I should do the dishes, but first, let me pick up these toys… but first I should pick up the food the boys dropped, but first, I need to get a trash bag… goes to the kitchen, but first I should make the kids their drinks, but first I need to go to the bathroom, I didn’t realize how bad I had to go, but first, look at all these dishes, I need to do these first. lol So, I DO end up getting things done, but probably not as much as I would if I could focus on just one thing at a time.
Having all of these has been hard. Especially because I didn’t understand why I was the way I was or why I did the things I did, until recently. I would look back at my life and not understand. Why did I have such a hard time making and keeping friends?

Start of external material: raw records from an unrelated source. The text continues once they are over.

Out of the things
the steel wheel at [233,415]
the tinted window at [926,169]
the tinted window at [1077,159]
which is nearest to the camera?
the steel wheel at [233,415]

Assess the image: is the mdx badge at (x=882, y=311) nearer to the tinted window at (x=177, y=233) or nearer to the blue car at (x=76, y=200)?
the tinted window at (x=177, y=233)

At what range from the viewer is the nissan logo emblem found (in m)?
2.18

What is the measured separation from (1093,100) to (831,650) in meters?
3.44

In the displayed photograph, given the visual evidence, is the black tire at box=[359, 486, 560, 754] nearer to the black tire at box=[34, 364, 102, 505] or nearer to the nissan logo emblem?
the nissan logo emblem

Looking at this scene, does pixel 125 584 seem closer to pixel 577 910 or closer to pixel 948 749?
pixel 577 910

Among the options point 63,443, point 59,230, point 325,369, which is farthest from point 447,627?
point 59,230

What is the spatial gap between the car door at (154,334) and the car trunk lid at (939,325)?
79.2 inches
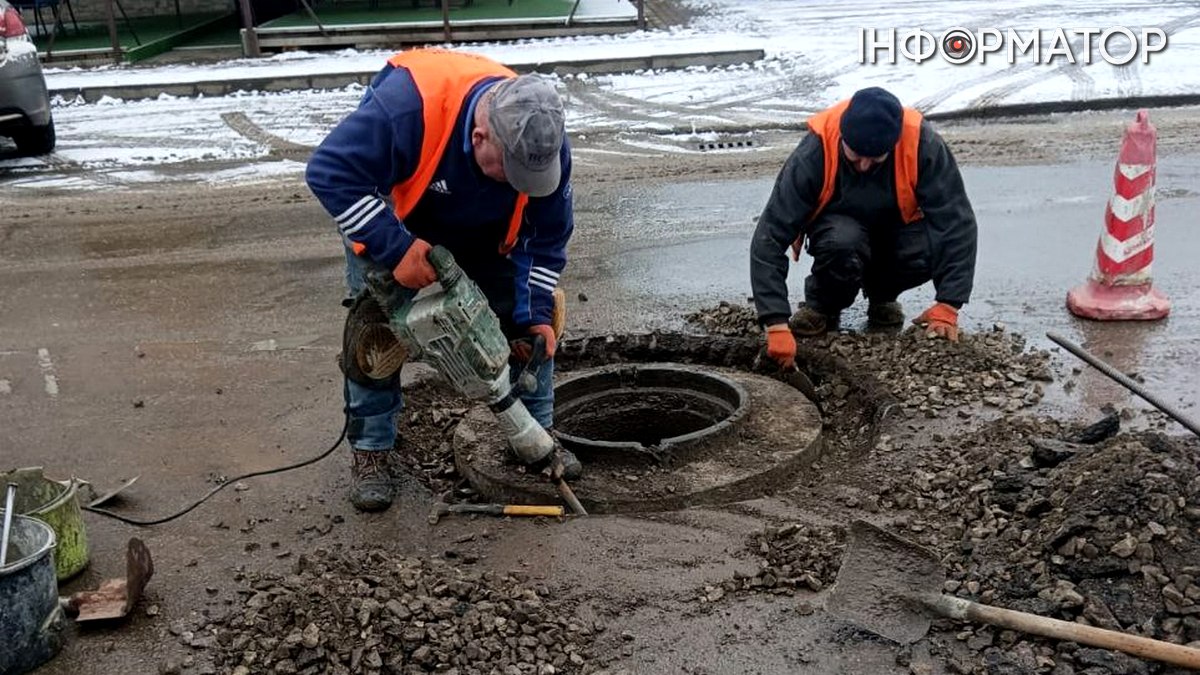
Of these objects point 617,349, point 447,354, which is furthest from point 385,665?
point 617,349

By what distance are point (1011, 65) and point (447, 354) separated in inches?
397

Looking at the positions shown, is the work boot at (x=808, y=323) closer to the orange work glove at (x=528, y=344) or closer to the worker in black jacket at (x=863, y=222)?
the worker in black jacket at (x=863, y=222)

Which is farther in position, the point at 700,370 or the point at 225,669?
the point at 700,370

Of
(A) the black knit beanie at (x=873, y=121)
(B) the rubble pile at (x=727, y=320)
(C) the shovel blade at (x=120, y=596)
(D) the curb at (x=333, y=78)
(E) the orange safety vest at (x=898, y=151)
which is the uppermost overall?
(A) the black knit beanie at (x=873, y=121)

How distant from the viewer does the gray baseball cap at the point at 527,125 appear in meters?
3.09

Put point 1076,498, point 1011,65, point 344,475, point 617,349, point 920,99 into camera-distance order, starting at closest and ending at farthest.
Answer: point 1076,498, point 344,475, point 617,349, point 920,99, point 1011,65

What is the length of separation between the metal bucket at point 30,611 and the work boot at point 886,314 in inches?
141

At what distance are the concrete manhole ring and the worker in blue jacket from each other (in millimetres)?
518

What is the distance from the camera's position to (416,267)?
3.30 metres

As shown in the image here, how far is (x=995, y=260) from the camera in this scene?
5.97 meters

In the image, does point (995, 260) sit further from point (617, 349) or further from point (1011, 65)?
point (1011, 65)

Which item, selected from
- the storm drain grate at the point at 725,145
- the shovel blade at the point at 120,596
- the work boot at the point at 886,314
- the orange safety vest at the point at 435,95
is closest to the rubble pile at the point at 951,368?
the work boot at the point at 886,314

Why did I make such bad decisions sooo often? Why did I have such bad relationships with my family? Why am I so emotional or really easy to anger? Why can’t I get good grades in school? Why am I SUCH a picky eater?!?!
There are so many aspects to my life that took me a lot longer to realize and work on… even before I realized I have ADD/ADHD and Aspergers. That if I had known why I did the things I did when I was younger, I might have had a completely different life. Better relationships… Finished college…
Although it does make me sad sometimes, there’s nothing I can do about it now.
Now I’m focusing on learning as much as I can so I can continue to better understand myself and really my kids. Although they don’t have the SAME problems I do, I’m understanding why THEY are the way they are… or why they do the things they do, because I better understand myself.
These are just a FEW of the problems I have and have faced… to give you an idea of how important it is to talk about family history and to learn and understand. Even IF my family had figured out I was different than other girls my age and had me tested, I probably wouldn’t have gotten a diagnosis. Even today women are still not getting the diagnosis they need. All because we don’t show the same “signs and symptoms” as our male counterparts exhibit or because we are better at learning to mimic “normal” behaviors.
That and on my mom’s side, “you need to go to therapy” was an insult they used often, not a helpful idea. We didn’t talk about mental health or genetic “problems”. So, even if someone in my family knew someone might have had a genetic disorder, no one would talk about it and we would deny it until the day we died.
I’m trying to break generational curses and trying to better my family. 🙂 And although officially I don’t have a diagnosis… I’m not going to be afraid or ashamed to say it. I have Aspergers, ADD/ADHD, Sensory Issues and Food Aversions… just because my Aspergers doesn’t look like yours, doesn’t mean I don’t have it. Just because I can make eye contact, have a conversation, go (back) to college, get married and have kids… doesn’t mean that I don’t have it.
Just because I’m a woman… doesn’t mean I can’t be Autistic.